Bizim Üzere Düşünmeyen İnsanlardan Neden Nefret Ediyoruz?

arkamikontrolet

New member
Bizim üzere düşünmeyen, davranışlarımızın, fikirlerimizin ve kendimize hak gördüğümüz özgürlüklerin karşısında duran insanlardan hiç birimiz hoşlanmayız. Hatta bu ‘hoşlanmama’ durumu, bir bağlantı kelam konusu olduğunda öfkeye ve nefrete dönüşüp kolaylıkla bir hengame gereci haline bile gelir.
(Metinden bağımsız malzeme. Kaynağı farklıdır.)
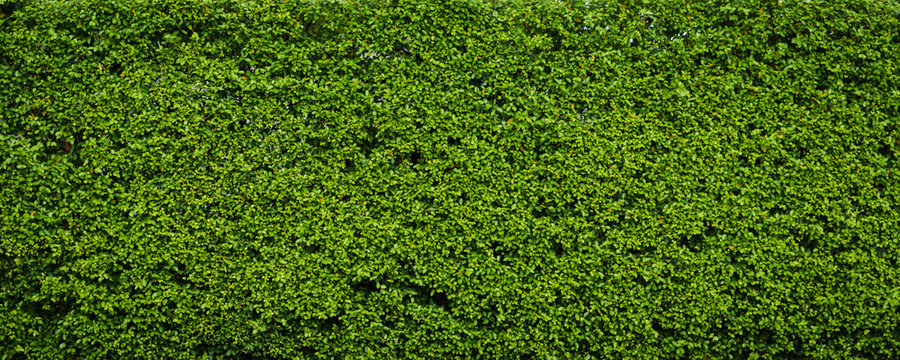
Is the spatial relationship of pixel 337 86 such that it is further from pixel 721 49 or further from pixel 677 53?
pixel 721 49

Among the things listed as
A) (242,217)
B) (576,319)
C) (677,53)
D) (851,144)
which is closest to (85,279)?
(242,217)

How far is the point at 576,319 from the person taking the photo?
16.7ft

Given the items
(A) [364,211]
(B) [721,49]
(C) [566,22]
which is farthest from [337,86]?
(B) [721,49]

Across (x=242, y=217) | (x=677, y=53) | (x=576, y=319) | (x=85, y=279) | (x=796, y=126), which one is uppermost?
(x=677, y=53)

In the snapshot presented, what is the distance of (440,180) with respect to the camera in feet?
16.6

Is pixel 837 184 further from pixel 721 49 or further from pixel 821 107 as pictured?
pixel 721 49

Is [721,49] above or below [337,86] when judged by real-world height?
above

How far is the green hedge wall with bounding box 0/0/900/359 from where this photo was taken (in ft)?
16.4

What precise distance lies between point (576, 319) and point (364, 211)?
1.89 m

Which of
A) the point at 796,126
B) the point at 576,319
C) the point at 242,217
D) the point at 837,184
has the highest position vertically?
the point at 796,126

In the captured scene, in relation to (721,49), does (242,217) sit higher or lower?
lower

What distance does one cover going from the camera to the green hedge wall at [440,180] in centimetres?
500

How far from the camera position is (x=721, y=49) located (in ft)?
17.1

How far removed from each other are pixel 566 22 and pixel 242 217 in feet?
9.89
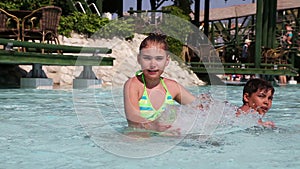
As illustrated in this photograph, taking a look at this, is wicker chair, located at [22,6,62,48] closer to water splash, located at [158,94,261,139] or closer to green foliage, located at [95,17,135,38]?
green foliage, located at [95,17,135,38]

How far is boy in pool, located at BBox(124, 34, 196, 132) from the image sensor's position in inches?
119

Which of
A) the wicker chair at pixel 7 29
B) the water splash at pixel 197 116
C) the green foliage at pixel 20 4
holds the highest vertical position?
the green foliage at pixel 20 4

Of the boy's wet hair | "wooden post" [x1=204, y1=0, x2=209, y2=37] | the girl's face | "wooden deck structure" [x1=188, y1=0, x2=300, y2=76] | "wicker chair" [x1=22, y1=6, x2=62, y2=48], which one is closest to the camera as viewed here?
the girl's face

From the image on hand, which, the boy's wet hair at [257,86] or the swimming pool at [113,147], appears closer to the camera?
the swimming pool at [113,147]

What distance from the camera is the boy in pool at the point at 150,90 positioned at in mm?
3012

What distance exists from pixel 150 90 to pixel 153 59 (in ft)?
1.20

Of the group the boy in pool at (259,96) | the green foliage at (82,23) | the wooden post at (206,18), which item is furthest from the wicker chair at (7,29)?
the wooden post at (206,18)

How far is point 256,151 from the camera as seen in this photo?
287cm

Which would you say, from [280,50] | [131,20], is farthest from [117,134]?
[280,50]

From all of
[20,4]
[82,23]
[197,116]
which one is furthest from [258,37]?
[197,116]

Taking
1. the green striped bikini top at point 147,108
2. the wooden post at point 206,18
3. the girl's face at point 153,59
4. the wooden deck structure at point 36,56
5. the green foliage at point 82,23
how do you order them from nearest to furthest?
the girl's face at point 153,59
the green striped bikini top at point 147,108
the wooden deck structure at point 36,56
the green foliage at point 82,23
the wooden post at point 206,18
Gündelik hayatta daha pasif biçimde hissedilen bu tesirler, iş toplumsal medyaya geldiğinde farklı bir boyuta ulaştı. Eminim herkes en az bir defa toplumsal medyada kendi üzere düşünmeyen biriyle hararetli bir tartışmaya kapılmış, öfkelenmiş, tweet atarken elleri titreye titreye tuşlara basmıştır.

Peki bizi bu kadar kızdırıp birbirimize düşüren, tahammülsüz hale getiren şey ne? Yakından bakalım.

Olan biteni daha yeterli anlayabilmek için iki konuğumuz var; Cin Ali ve Cin Ayşe


Bu iki kişi birbirlerini tanımıyorlar. Hayatta pek ortak noktaları olduğu da söylenemez. Ama toplumsal medya bu hususta epeyce kuvvetli; bir biçimde kendilerini Twitter’da bir husus hakkında ‘konuşurken’ buluyorlar. Hakkında konuştukları şey rastgele bir husus olabilir. Haydi biz buna mesele mevzunun ne olduğu olmadığı için ‘avokado yemek’ diyelim.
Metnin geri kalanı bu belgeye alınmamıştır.